I knelt and pressed my hand against one of the golden roots. I felt a sorrow so profound it nearly brought me to my knees. The Dragon wasn't dead. it was in a permanent state of agony, its energy being "Refined" into the rigid, limited mana of the West.

"Ren, what are you doing?" Seraphina asked, her voice trembling as the ground began to vibrate.

"I'm giving the Dragon a Blueprint for its escape," I said.

I began to draw on the floor, but I didn't use ink. I used my own blood, biting my thumb and tracing a massive Reversion Array. This was a technique of the Heavenly Architect Sect designed to dismantle artificial structures and return them to their natural state.

"Ren, stop! If you break the pipes, the Academy's wards will fail! The whole mountain could collapse!"

"The mountain won't collapse," I said, my golden eyes glowing with a terrifying intensity. "Because I'm not just breaking the pipes. I'm teaching the Dragon how to breathe again."
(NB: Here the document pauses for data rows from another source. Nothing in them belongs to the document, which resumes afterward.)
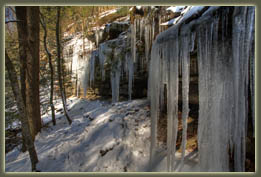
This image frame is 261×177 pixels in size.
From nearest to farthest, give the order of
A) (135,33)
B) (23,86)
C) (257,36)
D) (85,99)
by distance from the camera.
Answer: (257,36), (23,86), (135,33), (85,99)

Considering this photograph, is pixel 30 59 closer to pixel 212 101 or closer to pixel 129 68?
pixel 129 68

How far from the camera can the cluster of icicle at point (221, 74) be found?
119 centimetres

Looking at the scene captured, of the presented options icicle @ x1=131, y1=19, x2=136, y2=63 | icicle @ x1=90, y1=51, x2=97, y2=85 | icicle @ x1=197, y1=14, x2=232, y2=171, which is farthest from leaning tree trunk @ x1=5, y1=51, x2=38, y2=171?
icicle @ x1=90, y1=51, x2=97, y2=85

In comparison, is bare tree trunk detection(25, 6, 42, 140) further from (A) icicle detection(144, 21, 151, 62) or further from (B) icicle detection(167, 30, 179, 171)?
(B) icicle detection(167, 30, 179, 171)

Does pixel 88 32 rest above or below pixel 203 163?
above

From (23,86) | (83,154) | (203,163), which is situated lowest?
(83,154)

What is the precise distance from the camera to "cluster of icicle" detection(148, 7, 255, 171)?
1190mm

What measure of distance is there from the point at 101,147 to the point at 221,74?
2.28 m

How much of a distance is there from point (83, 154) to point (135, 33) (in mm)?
3242

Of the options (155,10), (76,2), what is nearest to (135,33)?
(155,10)

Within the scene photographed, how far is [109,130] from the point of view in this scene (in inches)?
112

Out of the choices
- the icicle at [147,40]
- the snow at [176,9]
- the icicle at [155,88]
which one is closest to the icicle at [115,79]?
the icicle at [147,40]

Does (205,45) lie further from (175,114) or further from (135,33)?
(135,33)

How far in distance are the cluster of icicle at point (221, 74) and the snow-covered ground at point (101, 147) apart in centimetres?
45
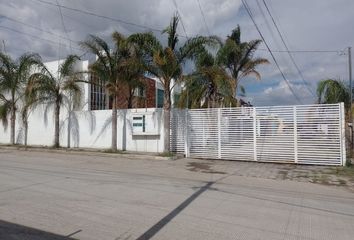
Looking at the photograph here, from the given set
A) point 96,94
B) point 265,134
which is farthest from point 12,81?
point 265,134

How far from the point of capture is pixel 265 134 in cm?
1599

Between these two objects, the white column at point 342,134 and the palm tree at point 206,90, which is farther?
the palm tree at point 206,90

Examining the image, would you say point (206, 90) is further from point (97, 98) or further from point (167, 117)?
point (97, 98)

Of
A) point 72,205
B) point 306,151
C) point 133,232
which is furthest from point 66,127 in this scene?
point 133,232

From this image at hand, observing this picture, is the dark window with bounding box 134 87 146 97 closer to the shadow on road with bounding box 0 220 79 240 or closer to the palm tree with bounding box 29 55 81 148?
the palm tree with bounding box 29 55 81 148

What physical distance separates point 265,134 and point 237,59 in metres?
7.15

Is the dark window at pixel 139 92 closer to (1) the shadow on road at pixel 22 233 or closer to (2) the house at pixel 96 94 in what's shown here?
(2) the house at pixel 96 94

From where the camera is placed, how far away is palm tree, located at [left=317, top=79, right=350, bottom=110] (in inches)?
867

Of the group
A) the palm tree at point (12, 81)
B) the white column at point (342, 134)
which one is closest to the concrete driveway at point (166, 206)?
the white column at point (342, 134)

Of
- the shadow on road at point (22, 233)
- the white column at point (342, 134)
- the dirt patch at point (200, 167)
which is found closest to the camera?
the shadow on road at point (22, 233)

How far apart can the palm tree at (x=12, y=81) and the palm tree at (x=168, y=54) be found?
7.92m

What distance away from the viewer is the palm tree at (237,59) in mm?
21484

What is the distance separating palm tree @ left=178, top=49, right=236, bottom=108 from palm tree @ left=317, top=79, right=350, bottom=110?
5.86m

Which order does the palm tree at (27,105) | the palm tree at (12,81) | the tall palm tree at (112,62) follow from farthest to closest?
the palm tree at (12,81)
the palm tree at (27,105)
the tall palm tree at (112,62)
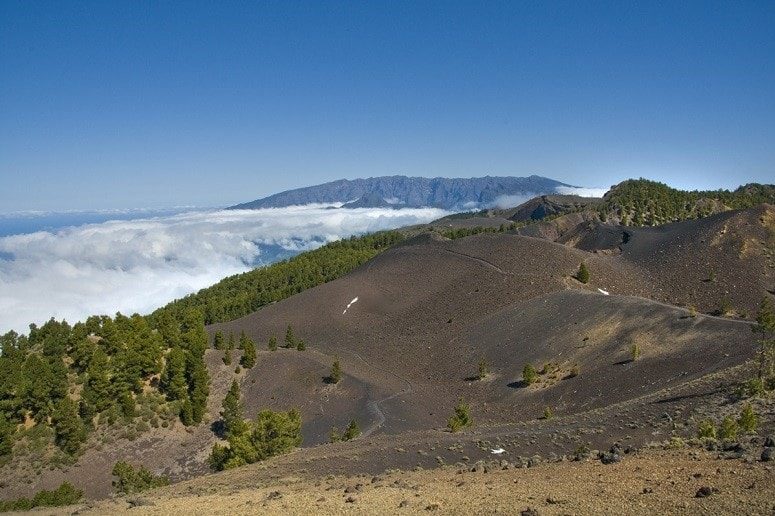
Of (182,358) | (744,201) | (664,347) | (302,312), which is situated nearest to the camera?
(664,347)

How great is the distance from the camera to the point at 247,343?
6172 centimetres

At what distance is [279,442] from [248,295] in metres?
87.5

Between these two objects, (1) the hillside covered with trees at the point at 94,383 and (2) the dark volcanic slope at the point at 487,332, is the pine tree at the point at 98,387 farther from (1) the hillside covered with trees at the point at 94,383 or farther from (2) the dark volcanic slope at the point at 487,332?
(2) the dark volcanic slope at the point at 487,332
I slammed my palm into the center of the array.

BOOM.

The golden roots flared with a light so bright it turned the shadows white. The black pipes began to shiver, then crack. Tiny leaks of raw, golden energy sprayed out, hitting the stone walls and turning them into crystalline gardens of flowers that shouldn't exist.

"The Sovereign's Blueprint: First Revision," I shouted over the roaring wind. "The Awakening of the Earth-Vein!"

A low, guttural roar echoed from the very depths of the world. It wasn't a sound heard with the ears, but with the soul. Above us, I knew the Academy was plunging into darkness. The wards were flickering. The mages were panicking.

But here, in the dark, the Dragon opened its eyes.

A massive, golden eye—the size of a carriage—blinked open in the center of the roots. It looked at me. It didn't see a boy named Ren. It didn't see a "Zero."

It saw a Sovereign.

"You..." a voice echoed in my mind, ancient and crumbling. "The one who remembers the Old Ways..."

"I remember," I replied, my Qi flaring to match the Dragon's pulse. "And I've come to take back the sky."